Crimson flames tied through my ears
Rollin' high and mighty traps
Pounced with fire on flaming roads
Using ideas as my maps
"We'll meet on edges, soon," said I
Proud 'neath heated brow
Ah, but I was so much older then
I'm younger than that now.

Half-cracked prejudice leaped forth
"Rip down all hate," I screamed
Lies that life is black and white
Spoke from my skull, I dreamed
Romantic facts of musketeers
Foundationed deep, somehow
Ah, but I was so much older then
I'm younger than that now.

Girls' faces formed the forward path
From phony jealousy
To memorizing politics
Of ancient history
Flung down by corpse evangelists
Unthought of, thought, somehow
Ah, but I was so much older then
I'm younger than that now.

A self-ordained professor's tongue
Too serious to fool
Spouted out that liberty
Is just equality in school
"Equality," I spoke the word
As if a wedding vow
Ah, but I was so much older then
I'm younger than that now.

In a soldier's stance, I aimed my hand
At the mongrel dogs who teach
Fearing not that I'd become my enemy
In the instant that I preach
My existence led by confusion boats
Mutiny from stern to bow
Ah, but I was so much older then
I'm younger than that now.

Yes, my guard stood hard when abstract threats
Too noble to neglect
Deceived me into thinking
I had something to protect
Good and bad, I define these terms
Quite clear, no doubt, somehow
Ah, but I was so much older then
I'm younger than that now.


- My Back Pages, Another Side Of Bob Dylan, 1964
oh dear sisters, my brainfucked, beautiful broken ones, the ones with the laughter and spirits as free as the floating birds, the ones whose dark days tie up despair in a tight knot.

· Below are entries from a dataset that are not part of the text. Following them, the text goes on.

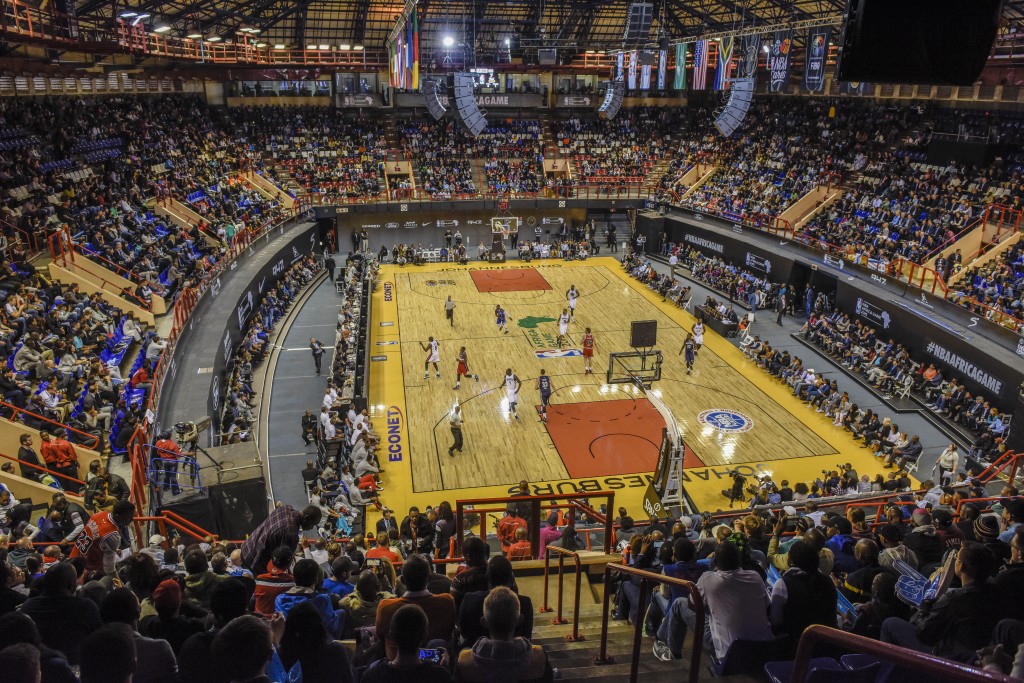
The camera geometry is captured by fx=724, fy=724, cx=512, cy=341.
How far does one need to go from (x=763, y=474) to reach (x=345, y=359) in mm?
12015

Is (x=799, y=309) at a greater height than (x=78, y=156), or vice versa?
(x=78, y=156)

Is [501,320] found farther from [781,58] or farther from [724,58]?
[781,58]

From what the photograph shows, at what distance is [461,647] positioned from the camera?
16.2ft

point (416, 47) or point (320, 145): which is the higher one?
point (416, 47)

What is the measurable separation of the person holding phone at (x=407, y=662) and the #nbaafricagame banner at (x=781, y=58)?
23.1 metres

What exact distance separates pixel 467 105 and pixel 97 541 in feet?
55.1

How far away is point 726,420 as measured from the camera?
65.6 ft

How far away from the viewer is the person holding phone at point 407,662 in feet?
11.8

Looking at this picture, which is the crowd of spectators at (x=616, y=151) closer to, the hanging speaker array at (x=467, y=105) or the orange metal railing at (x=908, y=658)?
the hanging speaker array at (x=467, y=105)

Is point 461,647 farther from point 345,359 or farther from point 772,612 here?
point 345,359

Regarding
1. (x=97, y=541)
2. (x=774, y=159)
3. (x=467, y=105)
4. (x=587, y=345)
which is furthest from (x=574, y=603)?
(x=774, y=159)

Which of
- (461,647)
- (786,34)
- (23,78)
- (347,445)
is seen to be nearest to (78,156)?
(23,78)

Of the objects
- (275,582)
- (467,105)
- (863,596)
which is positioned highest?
(467,105)

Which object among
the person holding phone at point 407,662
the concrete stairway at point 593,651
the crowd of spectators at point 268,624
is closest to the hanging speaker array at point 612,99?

oh my free sisters, I crave for our lost times, and our wild streaks.

oh my sisters, emptiness comes and goes like an errant summer breeze, don't let it get to you.

don't let them get you down.

.....








I wish it rained rained rained like crazy across this city, I wish I could be happy. My happy place is so far away, filled with doubt, filled with sadness. I don't know how to calm myself down and repeat in my head some 30 times, like an imbecile that "hey everything will be okay".